An evolving research platform for testing trading ideas as repeatable software experiments. The system is being designed to keep data ingestion, features, signals, risk rules and execution adapters separate, so each layer can change without rewriting the whole workflow.
Python · Automation · Applied ML
Algorithmic Trading System
A modular research environment that brings market data, feature engineering, signal generation, backtesting and paper trading into one workflow.
Research-to-execution architecture
A planned modular flow that keeps market research, portfolio rules and execution concerns independently testable.
What I built
and why.
Trading prototypes can easily mix data preparation, strategy logic and execution assumptions in one script. That makes experiments difficult to reproduce and can hide look-ahead bias, unrealistic costs or inconsistent position sizing.

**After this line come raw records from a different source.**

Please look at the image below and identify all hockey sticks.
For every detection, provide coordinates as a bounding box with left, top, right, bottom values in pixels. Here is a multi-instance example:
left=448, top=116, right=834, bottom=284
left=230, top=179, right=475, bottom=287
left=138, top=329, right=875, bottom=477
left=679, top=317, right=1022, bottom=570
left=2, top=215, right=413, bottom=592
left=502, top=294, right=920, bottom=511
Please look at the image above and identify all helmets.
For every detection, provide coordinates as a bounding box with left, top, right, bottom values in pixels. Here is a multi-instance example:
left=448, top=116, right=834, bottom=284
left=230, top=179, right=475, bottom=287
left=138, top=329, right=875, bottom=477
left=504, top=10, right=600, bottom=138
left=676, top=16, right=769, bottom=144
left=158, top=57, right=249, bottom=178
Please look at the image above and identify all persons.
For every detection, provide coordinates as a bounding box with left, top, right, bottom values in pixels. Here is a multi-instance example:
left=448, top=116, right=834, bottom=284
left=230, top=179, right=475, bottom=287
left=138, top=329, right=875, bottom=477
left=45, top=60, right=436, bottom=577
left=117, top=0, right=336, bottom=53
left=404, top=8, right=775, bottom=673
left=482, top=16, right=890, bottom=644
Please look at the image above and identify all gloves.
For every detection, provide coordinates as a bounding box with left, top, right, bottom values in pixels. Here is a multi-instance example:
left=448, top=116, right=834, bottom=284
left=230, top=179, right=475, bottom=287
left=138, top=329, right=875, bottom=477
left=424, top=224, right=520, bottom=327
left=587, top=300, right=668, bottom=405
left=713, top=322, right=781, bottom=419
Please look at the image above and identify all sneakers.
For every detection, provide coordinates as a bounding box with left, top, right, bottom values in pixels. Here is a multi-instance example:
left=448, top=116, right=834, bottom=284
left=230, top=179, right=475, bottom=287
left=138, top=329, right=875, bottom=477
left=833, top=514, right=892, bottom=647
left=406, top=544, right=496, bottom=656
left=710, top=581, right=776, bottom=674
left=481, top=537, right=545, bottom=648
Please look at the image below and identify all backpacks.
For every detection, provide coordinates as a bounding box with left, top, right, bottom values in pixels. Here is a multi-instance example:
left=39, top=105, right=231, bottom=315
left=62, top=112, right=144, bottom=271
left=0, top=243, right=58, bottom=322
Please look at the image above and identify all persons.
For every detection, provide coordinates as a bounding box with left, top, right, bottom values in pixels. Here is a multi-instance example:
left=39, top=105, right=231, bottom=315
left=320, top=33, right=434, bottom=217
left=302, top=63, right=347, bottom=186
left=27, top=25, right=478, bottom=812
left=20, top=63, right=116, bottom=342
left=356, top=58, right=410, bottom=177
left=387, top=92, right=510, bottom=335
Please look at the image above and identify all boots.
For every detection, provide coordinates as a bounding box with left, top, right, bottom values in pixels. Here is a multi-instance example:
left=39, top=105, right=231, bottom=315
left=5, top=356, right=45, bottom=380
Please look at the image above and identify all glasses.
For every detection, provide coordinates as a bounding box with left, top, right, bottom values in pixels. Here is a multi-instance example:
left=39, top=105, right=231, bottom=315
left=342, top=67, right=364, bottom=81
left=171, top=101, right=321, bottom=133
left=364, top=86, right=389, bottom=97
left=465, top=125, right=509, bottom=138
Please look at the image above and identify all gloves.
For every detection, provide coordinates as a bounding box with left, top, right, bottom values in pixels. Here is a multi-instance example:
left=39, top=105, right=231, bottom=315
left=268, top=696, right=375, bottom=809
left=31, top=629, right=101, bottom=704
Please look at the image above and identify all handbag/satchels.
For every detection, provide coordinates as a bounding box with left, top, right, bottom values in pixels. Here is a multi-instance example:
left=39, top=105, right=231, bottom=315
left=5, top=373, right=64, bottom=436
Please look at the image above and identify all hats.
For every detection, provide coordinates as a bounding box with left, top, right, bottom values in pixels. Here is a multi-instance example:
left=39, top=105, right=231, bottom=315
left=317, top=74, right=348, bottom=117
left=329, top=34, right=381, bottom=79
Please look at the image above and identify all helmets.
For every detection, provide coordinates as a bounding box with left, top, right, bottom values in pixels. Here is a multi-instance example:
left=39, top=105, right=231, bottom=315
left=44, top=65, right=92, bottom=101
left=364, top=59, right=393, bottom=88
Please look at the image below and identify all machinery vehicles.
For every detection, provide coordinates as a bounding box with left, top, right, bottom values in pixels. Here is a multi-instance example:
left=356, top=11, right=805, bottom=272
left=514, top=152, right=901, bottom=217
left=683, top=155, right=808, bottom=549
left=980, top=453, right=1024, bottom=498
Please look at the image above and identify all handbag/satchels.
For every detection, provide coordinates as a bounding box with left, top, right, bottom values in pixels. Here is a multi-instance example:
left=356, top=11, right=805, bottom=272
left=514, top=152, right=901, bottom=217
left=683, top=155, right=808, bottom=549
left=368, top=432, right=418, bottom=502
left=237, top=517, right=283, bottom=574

The current architecture treats each research run as a traceable pipeline. Market data is normalized first, features are generated without future information, signals pass through a dedicated risk gate, and the same interface is intended to support both historical backtests and paper-trading experiments.
Key decisions
The choices that shaped the system—not only the technologies that appear in it.
Separate research from execution
Strategy logic produces intent; portfolio and execution layers decide whether and how that intent becomes an order.
Make assumptions explicit
Costs, position sizing and timing rules belong in configuration so results can be reproduced and challenged.
Log the whole experiment
Parameters, data windows and evaluation outputs are tracked together instead of being scattered across notebooks.
Built with
What the project taught me
- Clean module boundaries are especially valuable when the research question changes often.
- Risk and execution assumptions can matter as much as the raw signal.
- A useful backtest should be easy to inspect, reproduce and disprove.
This page uses a system diagram to document the current technical structure. Product screenshots and experiment outputs can be added here as each project evolves.